= Material supplied =
** BEGIN **
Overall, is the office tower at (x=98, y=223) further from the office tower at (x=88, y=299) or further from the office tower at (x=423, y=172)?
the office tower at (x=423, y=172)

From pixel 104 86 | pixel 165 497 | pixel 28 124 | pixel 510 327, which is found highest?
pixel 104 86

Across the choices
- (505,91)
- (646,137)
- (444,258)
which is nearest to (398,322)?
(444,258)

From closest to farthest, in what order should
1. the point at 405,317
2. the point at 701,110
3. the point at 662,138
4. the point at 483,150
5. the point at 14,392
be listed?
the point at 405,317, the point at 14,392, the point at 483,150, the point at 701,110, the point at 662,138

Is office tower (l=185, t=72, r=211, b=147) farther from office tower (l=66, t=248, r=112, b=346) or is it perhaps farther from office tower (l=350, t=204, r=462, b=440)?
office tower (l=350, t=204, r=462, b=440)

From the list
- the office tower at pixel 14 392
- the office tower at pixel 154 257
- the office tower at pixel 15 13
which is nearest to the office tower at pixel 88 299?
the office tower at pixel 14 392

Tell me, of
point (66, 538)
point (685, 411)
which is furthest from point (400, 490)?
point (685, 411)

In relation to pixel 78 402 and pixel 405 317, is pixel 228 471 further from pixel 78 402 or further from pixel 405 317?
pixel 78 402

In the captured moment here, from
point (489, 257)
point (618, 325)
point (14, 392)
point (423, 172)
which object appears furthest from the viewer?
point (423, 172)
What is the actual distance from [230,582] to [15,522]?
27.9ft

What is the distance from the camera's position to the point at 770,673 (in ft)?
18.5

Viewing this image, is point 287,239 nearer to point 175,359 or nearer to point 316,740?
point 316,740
** END **
** BEGIN **
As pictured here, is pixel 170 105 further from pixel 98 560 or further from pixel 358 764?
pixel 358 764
** END **
** BEGIN **
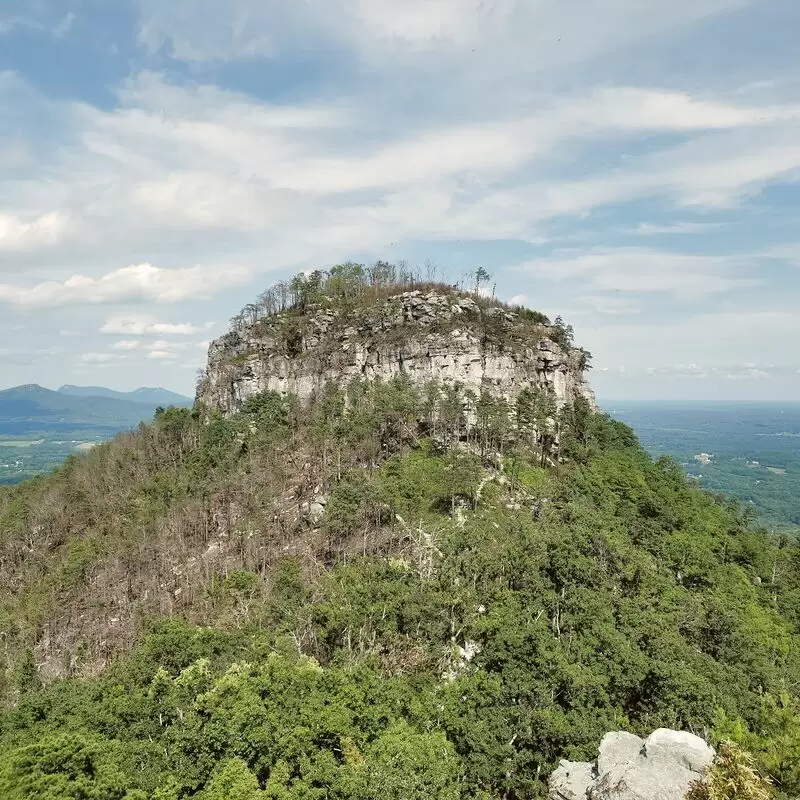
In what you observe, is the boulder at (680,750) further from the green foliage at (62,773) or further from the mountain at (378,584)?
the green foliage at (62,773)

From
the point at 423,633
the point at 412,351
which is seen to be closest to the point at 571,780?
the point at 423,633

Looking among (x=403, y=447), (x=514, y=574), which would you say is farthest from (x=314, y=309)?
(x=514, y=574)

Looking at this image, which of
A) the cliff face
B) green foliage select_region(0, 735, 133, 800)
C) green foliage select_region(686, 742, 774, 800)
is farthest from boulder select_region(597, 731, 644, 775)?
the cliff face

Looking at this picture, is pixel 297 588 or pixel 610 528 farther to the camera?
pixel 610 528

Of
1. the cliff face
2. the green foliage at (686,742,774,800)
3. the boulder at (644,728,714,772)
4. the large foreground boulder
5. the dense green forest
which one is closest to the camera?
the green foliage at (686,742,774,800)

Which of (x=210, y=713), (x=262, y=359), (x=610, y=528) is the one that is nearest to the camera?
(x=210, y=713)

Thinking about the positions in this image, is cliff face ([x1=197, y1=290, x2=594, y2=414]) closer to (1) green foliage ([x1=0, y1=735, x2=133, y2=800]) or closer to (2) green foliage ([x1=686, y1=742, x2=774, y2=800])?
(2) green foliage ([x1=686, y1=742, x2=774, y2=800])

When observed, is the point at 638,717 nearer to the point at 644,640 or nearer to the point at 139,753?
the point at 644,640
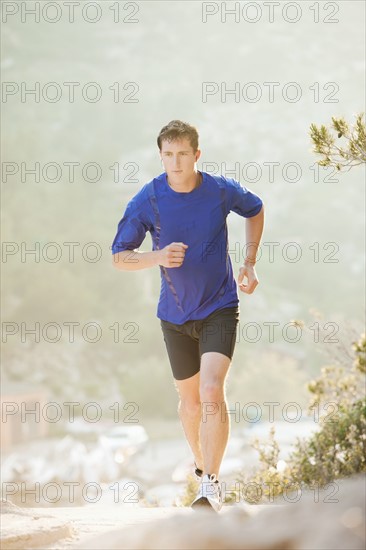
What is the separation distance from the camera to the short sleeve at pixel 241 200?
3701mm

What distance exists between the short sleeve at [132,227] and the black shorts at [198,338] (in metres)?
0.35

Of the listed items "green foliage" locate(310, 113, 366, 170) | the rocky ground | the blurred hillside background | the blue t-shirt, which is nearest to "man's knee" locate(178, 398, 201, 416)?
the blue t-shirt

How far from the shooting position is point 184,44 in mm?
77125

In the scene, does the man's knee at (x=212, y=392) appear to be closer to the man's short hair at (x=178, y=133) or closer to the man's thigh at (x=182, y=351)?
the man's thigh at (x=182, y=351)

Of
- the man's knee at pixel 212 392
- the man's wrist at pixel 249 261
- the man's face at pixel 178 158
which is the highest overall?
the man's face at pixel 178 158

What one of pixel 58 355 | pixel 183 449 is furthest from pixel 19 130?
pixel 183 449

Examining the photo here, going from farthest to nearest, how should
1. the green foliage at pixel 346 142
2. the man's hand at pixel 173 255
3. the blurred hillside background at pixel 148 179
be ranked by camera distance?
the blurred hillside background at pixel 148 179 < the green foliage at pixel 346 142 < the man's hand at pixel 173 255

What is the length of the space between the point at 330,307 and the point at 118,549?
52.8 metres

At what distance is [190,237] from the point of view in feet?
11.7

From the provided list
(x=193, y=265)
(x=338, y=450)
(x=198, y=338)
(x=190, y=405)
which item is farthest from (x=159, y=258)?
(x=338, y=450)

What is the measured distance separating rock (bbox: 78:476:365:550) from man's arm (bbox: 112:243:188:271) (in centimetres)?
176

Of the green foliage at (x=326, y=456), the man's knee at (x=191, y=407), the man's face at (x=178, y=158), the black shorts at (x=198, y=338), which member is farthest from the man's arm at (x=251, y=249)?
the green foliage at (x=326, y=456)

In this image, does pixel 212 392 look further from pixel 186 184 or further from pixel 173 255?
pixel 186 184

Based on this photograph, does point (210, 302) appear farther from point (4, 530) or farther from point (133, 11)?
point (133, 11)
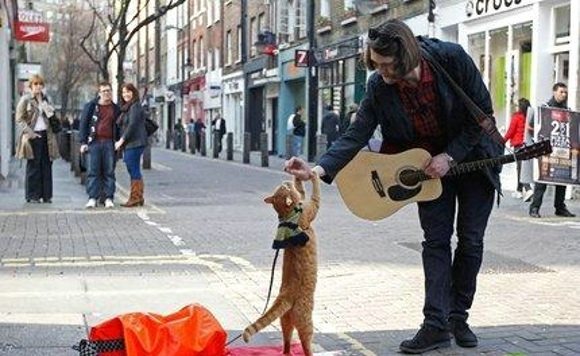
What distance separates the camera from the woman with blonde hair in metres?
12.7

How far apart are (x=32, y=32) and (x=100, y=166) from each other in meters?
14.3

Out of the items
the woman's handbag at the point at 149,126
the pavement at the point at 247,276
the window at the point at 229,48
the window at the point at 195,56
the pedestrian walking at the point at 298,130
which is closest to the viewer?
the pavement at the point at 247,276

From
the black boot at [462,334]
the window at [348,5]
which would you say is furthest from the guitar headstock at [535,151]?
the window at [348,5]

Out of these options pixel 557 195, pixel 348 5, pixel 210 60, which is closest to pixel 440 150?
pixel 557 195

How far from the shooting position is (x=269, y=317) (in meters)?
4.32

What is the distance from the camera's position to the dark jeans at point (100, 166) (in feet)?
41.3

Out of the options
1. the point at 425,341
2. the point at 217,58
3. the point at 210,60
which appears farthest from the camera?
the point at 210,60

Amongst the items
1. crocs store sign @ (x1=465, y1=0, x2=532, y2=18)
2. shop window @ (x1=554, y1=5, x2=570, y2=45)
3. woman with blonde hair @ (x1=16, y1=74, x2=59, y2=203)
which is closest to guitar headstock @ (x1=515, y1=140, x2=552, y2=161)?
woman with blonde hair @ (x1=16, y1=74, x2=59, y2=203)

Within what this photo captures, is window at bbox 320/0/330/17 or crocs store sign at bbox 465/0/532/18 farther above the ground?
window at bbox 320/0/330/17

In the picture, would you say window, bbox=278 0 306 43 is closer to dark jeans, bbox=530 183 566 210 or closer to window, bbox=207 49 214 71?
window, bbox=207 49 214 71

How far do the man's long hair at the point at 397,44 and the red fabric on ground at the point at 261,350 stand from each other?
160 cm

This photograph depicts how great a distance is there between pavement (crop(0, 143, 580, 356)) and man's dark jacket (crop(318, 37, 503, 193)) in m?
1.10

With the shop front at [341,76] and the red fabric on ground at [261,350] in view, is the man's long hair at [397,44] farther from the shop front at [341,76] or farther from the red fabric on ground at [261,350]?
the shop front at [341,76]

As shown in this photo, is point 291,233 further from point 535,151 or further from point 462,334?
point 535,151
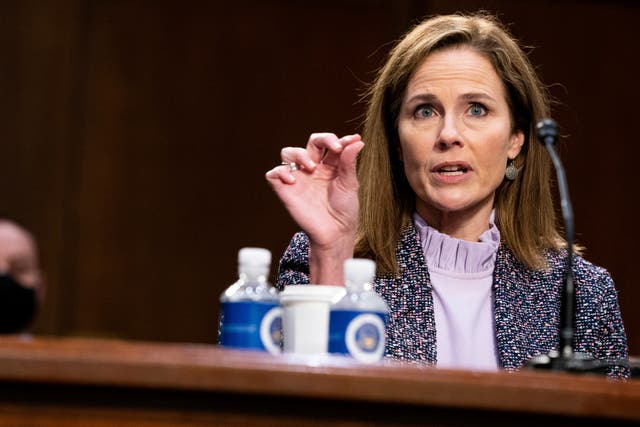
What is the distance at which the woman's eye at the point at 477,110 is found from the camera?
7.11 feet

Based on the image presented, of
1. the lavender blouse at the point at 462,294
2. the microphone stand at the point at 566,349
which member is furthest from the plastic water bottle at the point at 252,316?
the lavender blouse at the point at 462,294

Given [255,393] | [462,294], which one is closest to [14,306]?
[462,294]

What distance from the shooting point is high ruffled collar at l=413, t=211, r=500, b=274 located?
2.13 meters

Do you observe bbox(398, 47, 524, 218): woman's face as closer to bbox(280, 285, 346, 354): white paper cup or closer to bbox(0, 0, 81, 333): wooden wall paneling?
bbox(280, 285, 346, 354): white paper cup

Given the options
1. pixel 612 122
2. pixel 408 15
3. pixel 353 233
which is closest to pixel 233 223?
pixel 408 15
** END **
= Problem to solve =
Copy out each line of the entries above that contains the word "member".

= Solution to this problem =
Of the green foliage at (x=326, y=456), the man's knee at (x=191, y=407), the man's face at (x=178, y=158), the black shorts at (x=198, y=338), which member is farthest from the man's arm at (x=251, y=249)?
which member is furthest from the plastic water bottle at the point at 252,316?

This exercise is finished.